● **TASK DIRECTIONS**
From the entries below, transcribe exactly the lines between the line holding "الجزء الخلفي من" and the line holding "People Carry Bamboo", inclusive; skip all other lines.

START STORED DATA

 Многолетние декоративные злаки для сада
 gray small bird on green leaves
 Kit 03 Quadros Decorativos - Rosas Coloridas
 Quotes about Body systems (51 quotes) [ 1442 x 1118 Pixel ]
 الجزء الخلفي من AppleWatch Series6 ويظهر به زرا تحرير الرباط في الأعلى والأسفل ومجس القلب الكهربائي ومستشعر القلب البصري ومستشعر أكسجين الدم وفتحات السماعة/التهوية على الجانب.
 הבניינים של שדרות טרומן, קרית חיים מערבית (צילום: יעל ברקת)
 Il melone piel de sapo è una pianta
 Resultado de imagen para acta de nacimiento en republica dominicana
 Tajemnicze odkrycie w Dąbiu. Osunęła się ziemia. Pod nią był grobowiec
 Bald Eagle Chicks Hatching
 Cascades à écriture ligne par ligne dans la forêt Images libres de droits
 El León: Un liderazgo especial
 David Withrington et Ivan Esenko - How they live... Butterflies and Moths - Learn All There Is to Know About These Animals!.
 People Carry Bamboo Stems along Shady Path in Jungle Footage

END STORED DATA
START STORED DATA

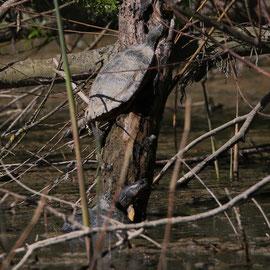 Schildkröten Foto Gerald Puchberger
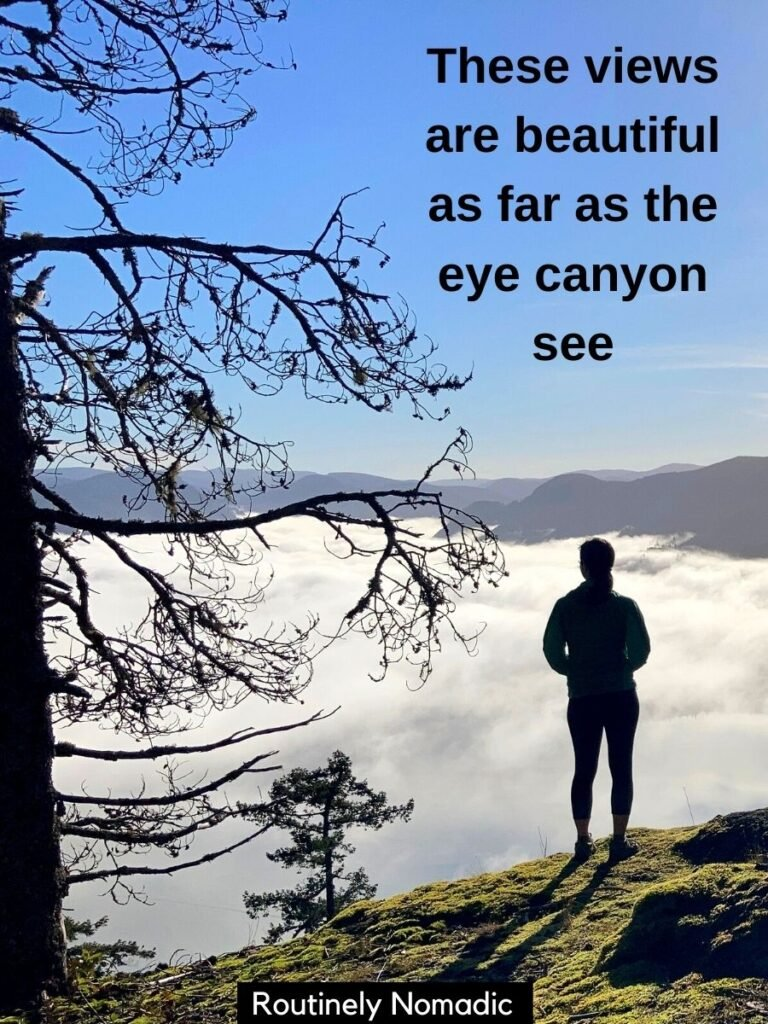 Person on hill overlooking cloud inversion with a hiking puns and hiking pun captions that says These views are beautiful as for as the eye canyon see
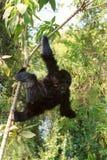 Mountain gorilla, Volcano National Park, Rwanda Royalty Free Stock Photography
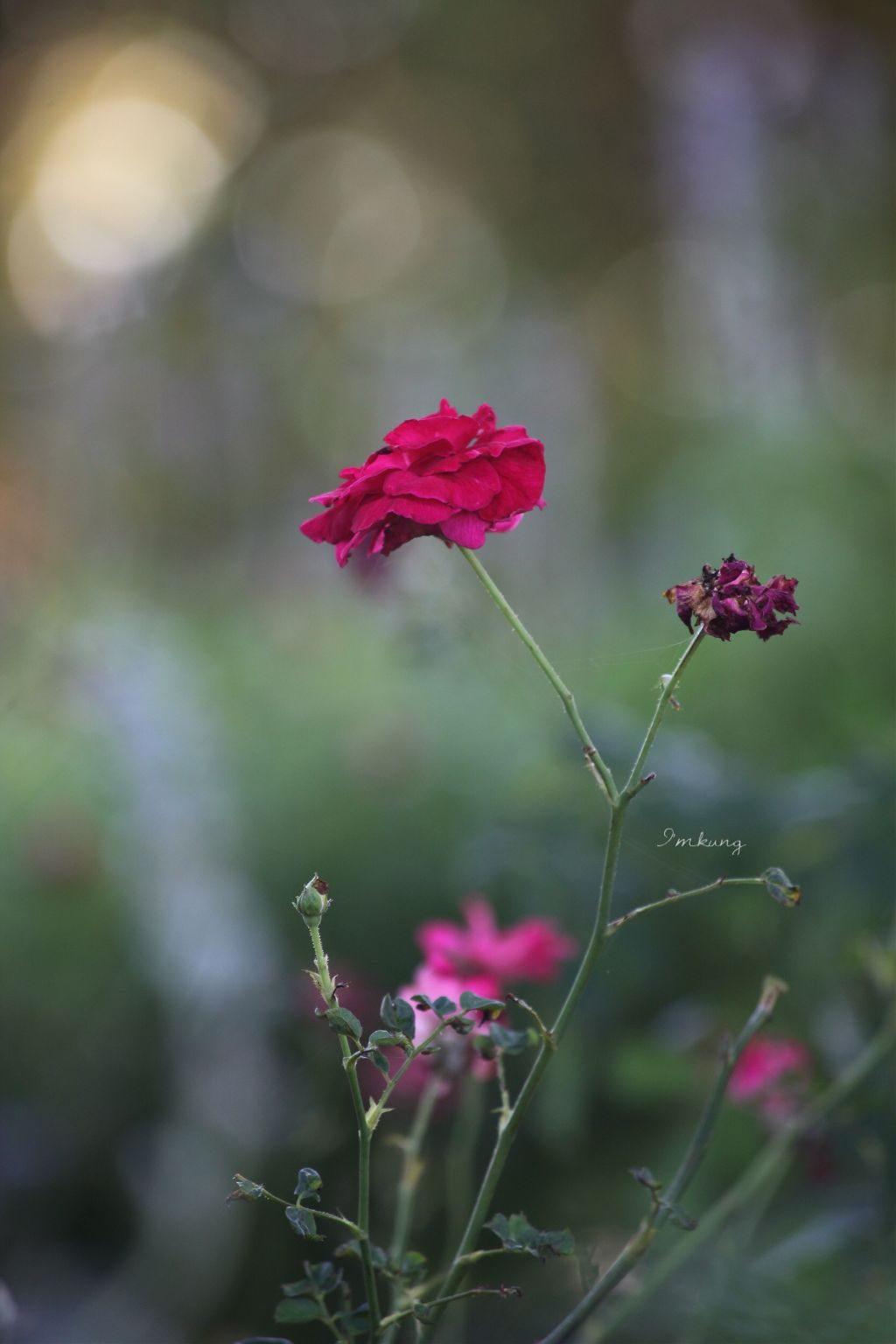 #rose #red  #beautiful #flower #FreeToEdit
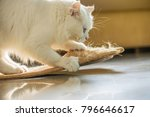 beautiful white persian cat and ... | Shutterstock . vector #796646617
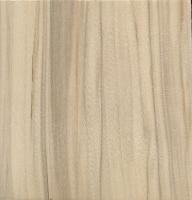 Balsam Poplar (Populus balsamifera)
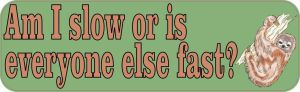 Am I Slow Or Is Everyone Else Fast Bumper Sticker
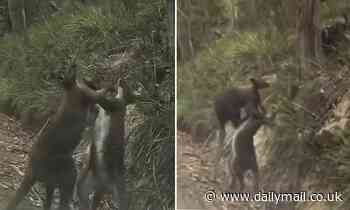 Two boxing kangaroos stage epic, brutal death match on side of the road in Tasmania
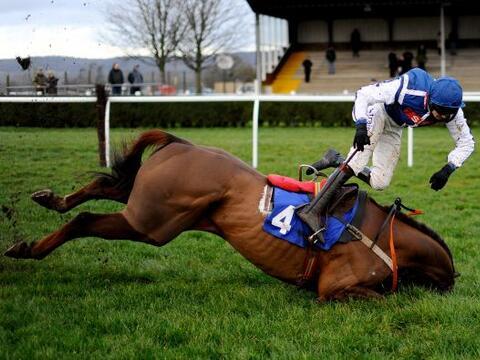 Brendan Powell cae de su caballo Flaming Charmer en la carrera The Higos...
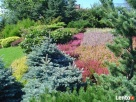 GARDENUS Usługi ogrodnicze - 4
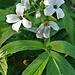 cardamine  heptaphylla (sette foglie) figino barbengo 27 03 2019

END STORED DATA
START STORED DATA

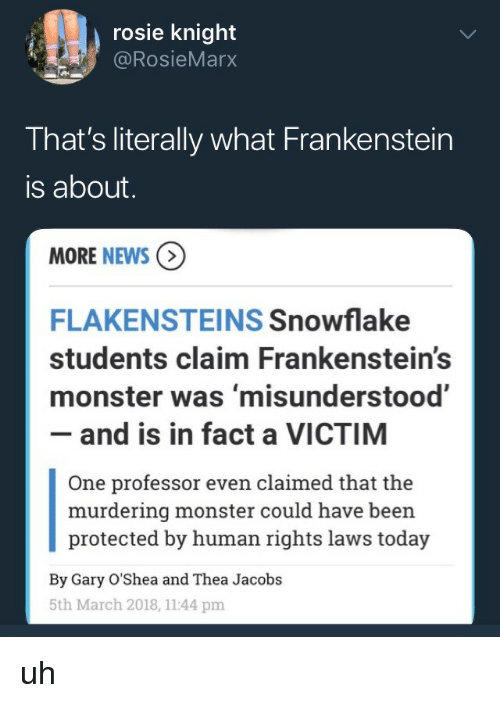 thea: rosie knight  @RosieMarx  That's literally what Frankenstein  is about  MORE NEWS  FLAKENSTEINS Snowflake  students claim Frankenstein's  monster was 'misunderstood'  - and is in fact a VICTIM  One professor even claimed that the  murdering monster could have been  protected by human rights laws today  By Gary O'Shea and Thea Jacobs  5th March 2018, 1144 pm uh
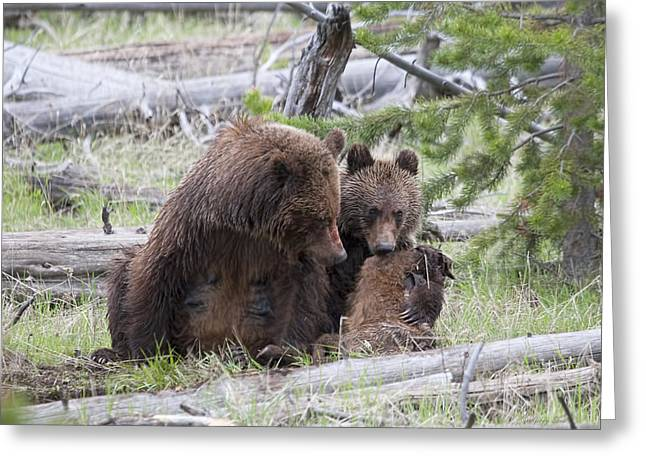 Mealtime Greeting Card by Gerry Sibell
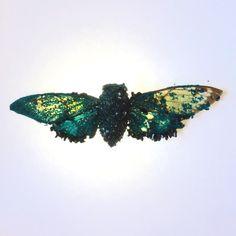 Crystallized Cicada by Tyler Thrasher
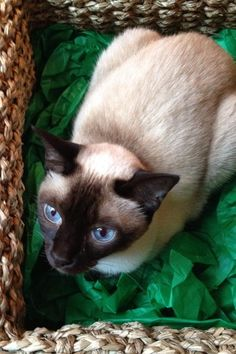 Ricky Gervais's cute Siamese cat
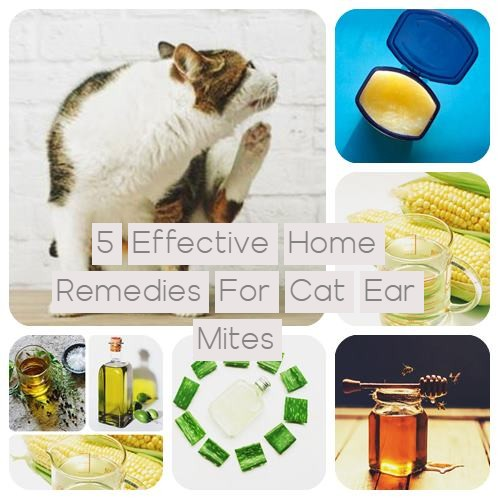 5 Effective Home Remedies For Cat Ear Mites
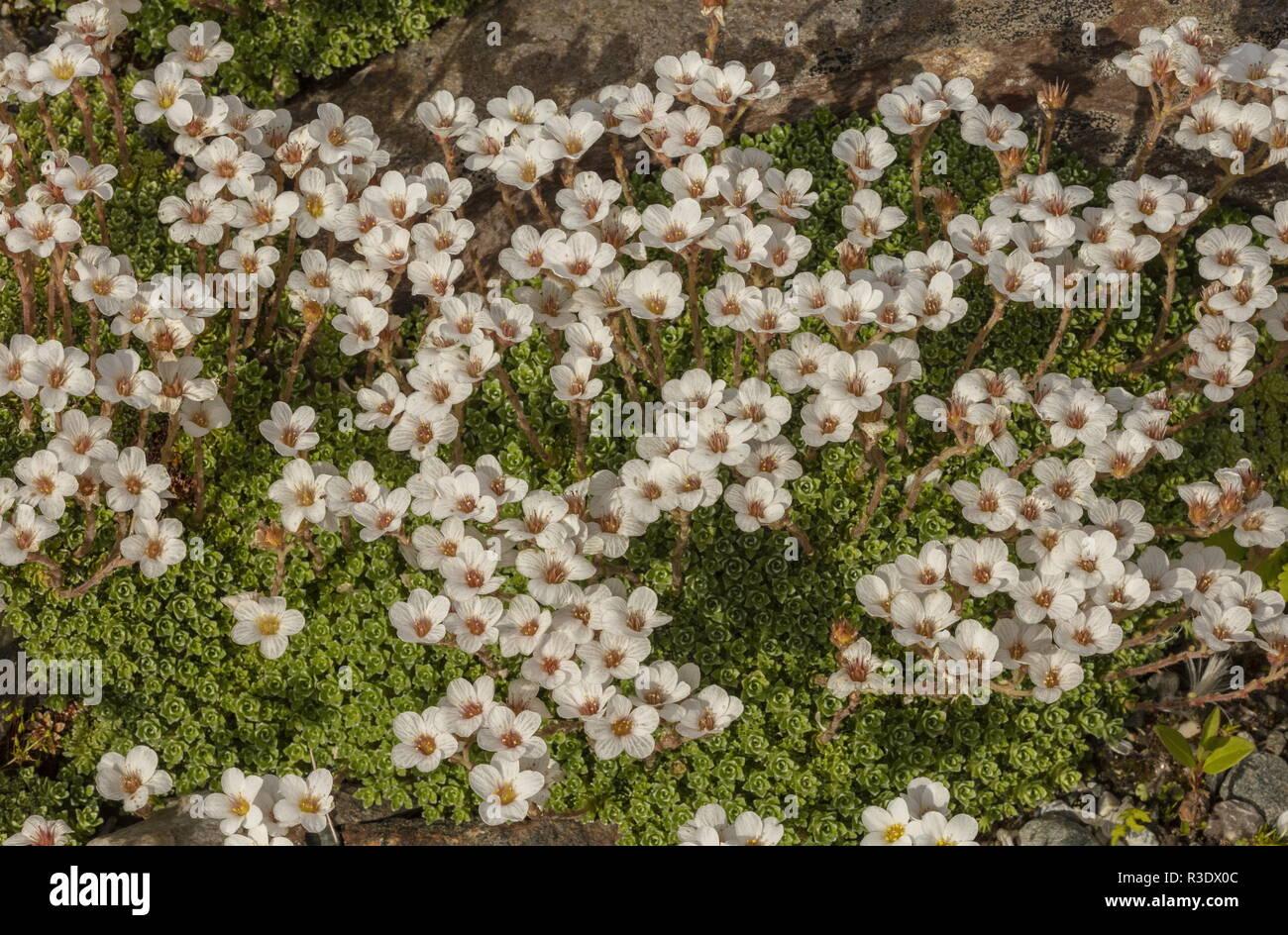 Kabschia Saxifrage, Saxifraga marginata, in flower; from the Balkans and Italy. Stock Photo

END STORED DATA

● **TASK RESPONSE**
 الجزء الخلفي من AppleWatch Series6 ويظهر به زرا تحرير الرباط في الأعلى والأسفل ومجس القلب الكهربائي ومستشعر القلب البصري ومستشعر أكسجين الدم وفتحات السماعة/التهوية على الجانب.
 הבניינים של שדרות טרומן, קרית חיים מערבית (צילום: יעל ברקת)
 Il melone piel de sapo è una pianta
 Resultado de imagen para acta de nacimiento en republica dominicana
 Tajemnicze odkrycie w Dąbiu. Osunęła się ziemia. Pod nią był grobowiec
 Bald Eagle Chicks Hatching
 Cascades à écriture ligne par ligne dans la forêt Images libres de droits
 El León: Un liderazgo especial
 David Withrington et Ivan Esenko - How they live... Butterflies and Moths - Learn All There Is to Know About These Animals!.
 People Carry Bamboo Stems along Shady Path in Jungle Footage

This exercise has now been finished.